## WHAT IS NEEDED
Continue the article on Edit Survival below, starting right after its final sentence about 4-grams.

## TEXT SECTION
━━━
Edit Survival

Oct 26, 2025

Edit Survival - Quality metrics for AI coding agents

The VSCode Copilot Chat Extension was recently open sourced, offering a fantastic opportunity to look under the hood. With AI Evals being a hot topic, I was particularly interested in how the system tracks metrics. My curiosity led me down a rabbit hole into a clever system called “Edit Survival”, and I am sharing what I learned here.

Edit Survival is a quality metric system that tracks how much of AI-generated code change survives over time after a user accepts it. The core question it answers is: “Did the AI suggest good code that the user kept, or did the user quickly undo or rewrite it?”

The Core Concept of Edit Survival

When Copilot applies code edits to a file, the system begins to track several key pieces of information:

The original code before the AI edits
The specific changes the AI generated
All subsequent user edits to that same file

The goal is to measure how much of the AI’s code is still present at specific time intervals.

The tracking process, managed by the EditSurvivalReporter, starts the moment AI edits are applied and it measures the following metrics.

1. No-Revert Score

When Copilot makes edits to the code, they are optimistically applied to the underlying files so that other operations like running tests etc. can pickup those changes. But the changes are shown as diffs in the UI that the user can either accept or revert.

The noRevert score specifically measures whether a user reverted the code back to its original state before the AI’s intervention.

A score of 1.0 indicates the user did not revert any of the changed regions
A score of 0.0 means the user completely reverted the code to its pre-AI edit state

2. Four-Gram Similarity

This metric measures how much of the AI-generated text is still present in the document. It works by using sequences of four characters, known as 4-grams, to compare the similarity between the AI’s suggestion and the current code.
━━━
(Scene geometry reasoning data)
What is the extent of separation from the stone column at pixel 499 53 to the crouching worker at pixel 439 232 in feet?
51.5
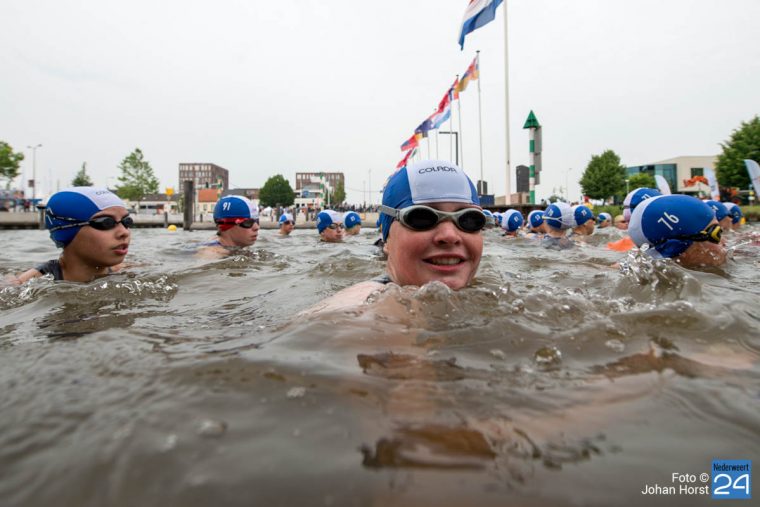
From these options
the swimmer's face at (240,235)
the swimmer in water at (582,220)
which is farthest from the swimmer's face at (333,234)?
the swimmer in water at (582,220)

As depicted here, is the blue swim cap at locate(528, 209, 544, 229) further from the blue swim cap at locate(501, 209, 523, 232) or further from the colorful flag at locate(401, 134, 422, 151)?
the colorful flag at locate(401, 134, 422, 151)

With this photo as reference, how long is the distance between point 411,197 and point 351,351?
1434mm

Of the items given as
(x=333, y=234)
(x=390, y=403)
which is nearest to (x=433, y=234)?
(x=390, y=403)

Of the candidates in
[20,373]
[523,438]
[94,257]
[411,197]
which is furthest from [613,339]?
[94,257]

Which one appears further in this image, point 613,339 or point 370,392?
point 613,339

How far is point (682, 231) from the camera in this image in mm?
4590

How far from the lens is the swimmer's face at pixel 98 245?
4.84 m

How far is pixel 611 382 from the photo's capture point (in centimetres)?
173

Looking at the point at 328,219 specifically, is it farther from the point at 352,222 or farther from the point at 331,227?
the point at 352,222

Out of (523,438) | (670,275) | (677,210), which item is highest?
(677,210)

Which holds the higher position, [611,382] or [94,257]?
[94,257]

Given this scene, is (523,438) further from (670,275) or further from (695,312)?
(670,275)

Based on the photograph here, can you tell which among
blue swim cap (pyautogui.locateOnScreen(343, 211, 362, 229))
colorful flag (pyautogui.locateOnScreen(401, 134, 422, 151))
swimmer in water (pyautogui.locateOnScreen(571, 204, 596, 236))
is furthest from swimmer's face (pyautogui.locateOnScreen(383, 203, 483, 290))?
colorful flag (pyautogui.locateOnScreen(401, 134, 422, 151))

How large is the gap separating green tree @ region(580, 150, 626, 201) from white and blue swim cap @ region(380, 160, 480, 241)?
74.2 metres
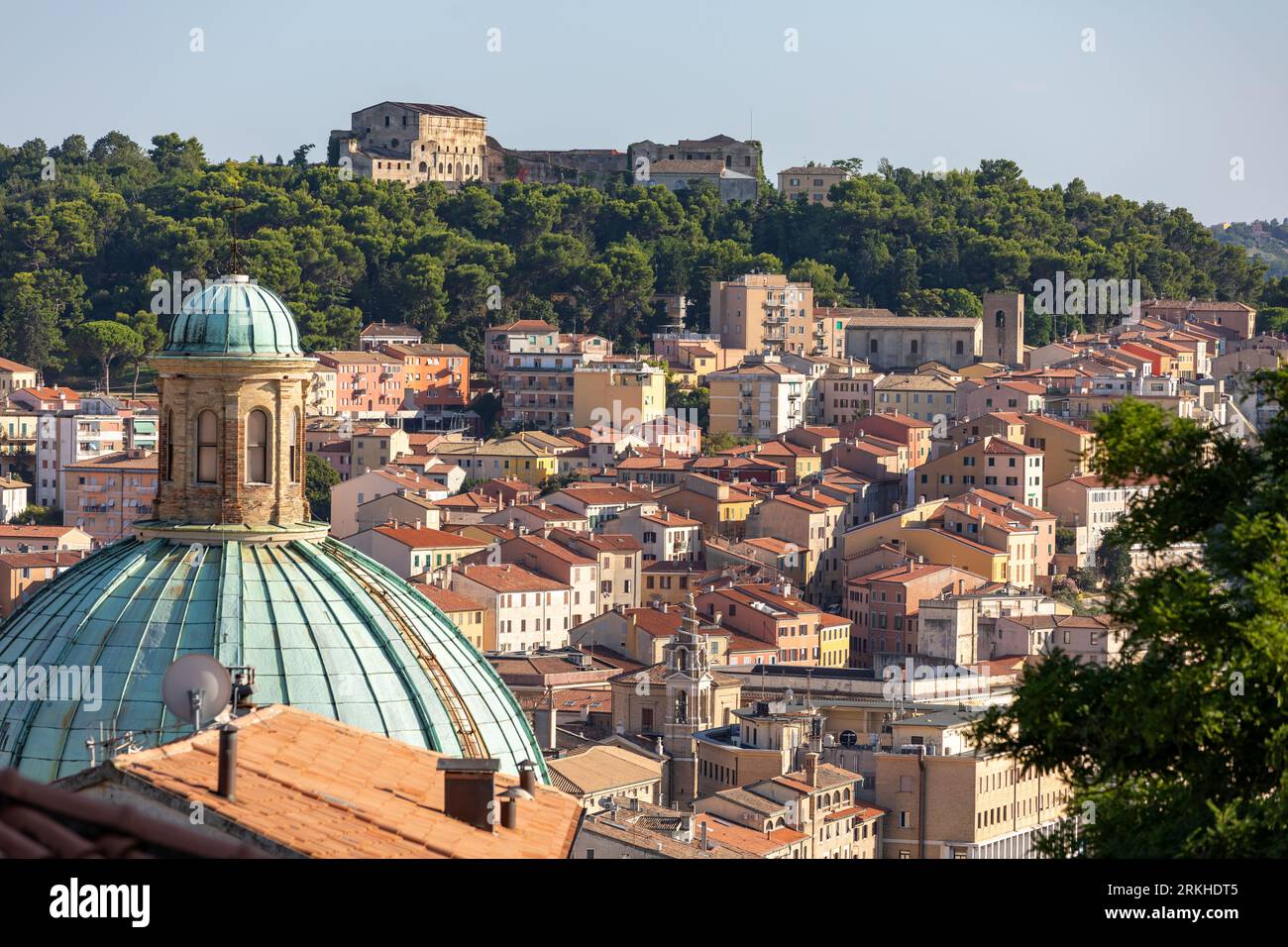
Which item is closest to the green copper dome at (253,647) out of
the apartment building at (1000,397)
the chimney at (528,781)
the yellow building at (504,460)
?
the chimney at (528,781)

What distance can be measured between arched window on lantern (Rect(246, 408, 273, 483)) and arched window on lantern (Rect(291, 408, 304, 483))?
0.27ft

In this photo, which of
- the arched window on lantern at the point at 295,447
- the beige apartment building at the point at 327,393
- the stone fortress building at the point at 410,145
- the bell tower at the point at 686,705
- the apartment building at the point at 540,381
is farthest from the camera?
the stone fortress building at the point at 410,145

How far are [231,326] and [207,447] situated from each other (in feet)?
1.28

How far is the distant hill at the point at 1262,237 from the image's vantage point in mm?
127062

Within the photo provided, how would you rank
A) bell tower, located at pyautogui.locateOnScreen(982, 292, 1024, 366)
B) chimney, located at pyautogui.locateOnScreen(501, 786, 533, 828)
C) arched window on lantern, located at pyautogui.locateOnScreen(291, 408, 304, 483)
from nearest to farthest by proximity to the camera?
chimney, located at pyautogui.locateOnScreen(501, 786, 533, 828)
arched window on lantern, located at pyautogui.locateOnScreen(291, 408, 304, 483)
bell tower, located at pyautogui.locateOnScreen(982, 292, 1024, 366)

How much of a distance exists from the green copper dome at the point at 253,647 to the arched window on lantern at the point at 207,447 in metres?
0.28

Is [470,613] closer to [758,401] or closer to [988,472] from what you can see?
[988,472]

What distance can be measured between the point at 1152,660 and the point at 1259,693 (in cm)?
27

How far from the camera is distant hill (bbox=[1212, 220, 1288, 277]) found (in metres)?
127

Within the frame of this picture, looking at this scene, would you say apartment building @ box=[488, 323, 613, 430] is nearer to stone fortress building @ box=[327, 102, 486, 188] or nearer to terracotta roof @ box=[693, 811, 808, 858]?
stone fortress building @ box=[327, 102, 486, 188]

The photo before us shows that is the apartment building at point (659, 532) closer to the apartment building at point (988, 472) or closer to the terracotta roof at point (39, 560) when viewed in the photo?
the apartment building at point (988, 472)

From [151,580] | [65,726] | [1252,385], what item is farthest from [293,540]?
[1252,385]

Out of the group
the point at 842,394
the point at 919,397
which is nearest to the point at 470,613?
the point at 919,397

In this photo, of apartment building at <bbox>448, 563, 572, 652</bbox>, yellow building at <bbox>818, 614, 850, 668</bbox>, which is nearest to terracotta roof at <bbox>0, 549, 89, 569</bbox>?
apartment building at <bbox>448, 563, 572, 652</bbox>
━━━
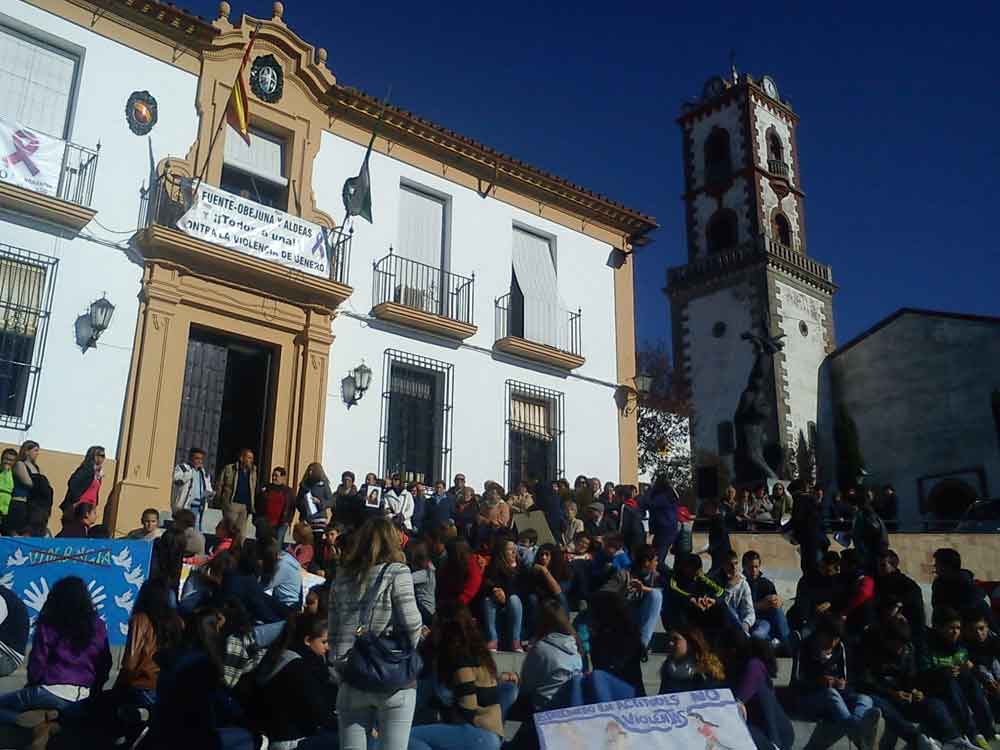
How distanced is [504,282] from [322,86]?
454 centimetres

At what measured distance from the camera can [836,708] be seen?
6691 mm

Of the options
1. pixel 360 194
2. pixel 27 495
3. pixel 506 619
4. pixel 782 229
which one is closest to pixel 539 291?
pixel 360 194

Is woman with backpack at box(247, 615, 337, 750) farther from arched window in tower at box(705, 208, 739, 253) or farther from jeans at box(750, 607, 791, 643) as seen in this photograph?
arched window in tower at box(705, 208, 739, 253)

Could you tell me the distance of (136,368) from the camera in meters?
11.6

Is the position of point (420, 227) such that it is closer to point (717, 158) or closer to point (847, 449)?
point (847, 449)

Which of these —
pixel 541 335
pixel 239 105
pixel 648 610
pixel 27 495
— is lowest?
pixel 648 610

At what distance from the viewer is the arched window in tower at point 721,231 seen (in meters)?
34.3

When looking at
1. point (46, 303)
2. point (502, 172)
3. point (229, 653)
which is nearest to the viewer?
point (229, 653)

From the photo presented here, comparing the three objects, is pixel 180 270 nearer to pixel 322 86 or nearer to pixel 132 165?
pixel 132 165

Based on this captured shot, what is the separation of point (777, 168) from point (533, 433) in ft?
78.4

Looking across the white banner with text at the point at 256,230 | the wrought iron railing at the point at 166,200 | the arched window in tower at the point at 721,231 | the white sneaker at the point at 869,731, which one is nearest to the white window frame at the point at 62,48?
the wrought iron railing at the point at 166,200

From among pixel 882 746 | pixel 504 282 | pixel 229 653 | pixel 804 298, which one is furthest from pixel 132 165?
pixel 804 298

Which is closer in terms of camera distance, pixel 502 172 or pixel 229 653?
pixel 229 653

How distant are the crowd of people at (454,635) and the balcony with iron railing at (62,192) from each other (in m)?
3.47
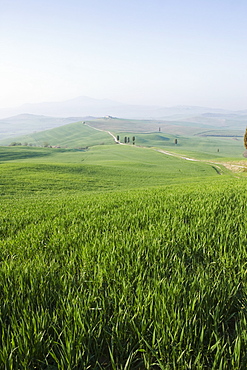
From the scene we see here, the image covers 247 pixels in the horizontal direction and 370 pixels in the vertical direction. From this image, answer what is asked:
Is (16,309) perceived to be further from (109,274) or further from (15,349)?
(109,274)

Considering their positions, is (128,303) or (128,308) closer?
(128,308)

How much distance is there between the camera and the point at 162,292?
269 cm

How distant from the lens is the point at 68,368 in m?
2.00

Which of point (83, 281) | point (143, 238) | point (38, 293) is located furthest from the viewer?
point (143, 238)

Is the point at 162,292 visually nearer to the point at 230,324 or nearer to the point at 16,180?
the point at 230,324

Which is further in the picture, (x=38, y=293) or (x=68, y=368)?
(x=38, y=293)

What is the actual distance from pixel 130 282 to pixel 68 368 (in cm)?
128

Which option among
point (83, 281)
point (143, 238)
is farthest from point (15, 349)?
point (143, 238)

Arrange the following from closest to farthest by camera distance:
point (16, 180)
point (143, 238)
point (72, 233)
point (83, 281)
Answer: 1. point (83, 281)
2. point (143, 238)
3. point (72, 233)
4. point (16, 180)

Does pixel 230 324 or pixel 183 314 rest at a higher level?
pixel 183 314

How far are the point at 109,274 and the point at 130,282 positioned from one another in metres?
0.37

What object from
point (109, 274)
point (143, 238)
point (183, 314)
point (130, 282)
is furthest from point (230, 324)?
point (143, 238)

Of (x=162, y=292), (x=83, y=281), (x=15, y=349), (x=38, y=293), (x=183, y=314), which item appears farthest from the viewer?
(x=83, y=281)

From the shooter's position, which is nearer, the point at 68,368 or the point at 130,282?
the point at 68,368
━━━
## RESULT FOR THIS TASK
A score of 1.0 means all the AI edits survived perfectly
A score of 0.0 means none of the edits remain

(compute4GramTextSimilarity)

3. Accepted and Retained Characters

This metric is about volume. How much sheer code is the coding agent generating and how much of it is the user keeping. More, the better.

(ArcTracker)

4. Screenshot Worthiness Index

This vital metric measures how often an AI’s suggestion is so profoundly weird that the developer is compelled to screenshot it and share it with colleagues on Slack.

(This is not a real metric. But I would track it just for the giggles!)

Additional Considerations

It also flags when a user switches git branches, as the survival metric might not be meaningful in that context.

The EditSurvivalReporter starts tracking when AI edits are applied and measures survival at 30 secs, 2 mins, 5 mins, 10 mins and 15 mins after the code is accepted.

How Could These Metrics Be Used?

Quality of AI suggestions - Are they good enough that users keep them? Do users immediately edit AI code, or does it work as-is?
Model performance - Which models/approaches produce more durable edits?
UI effectiveness - Different contexts (panel chat vs inline chat) may have different survival patterns
Feature improvements - Compare “fast edit” vs “full rewrite” vs “patch” approaches

These are some pretty interesting metrics for probably any human-in-the-loop agent, not just for coding agents.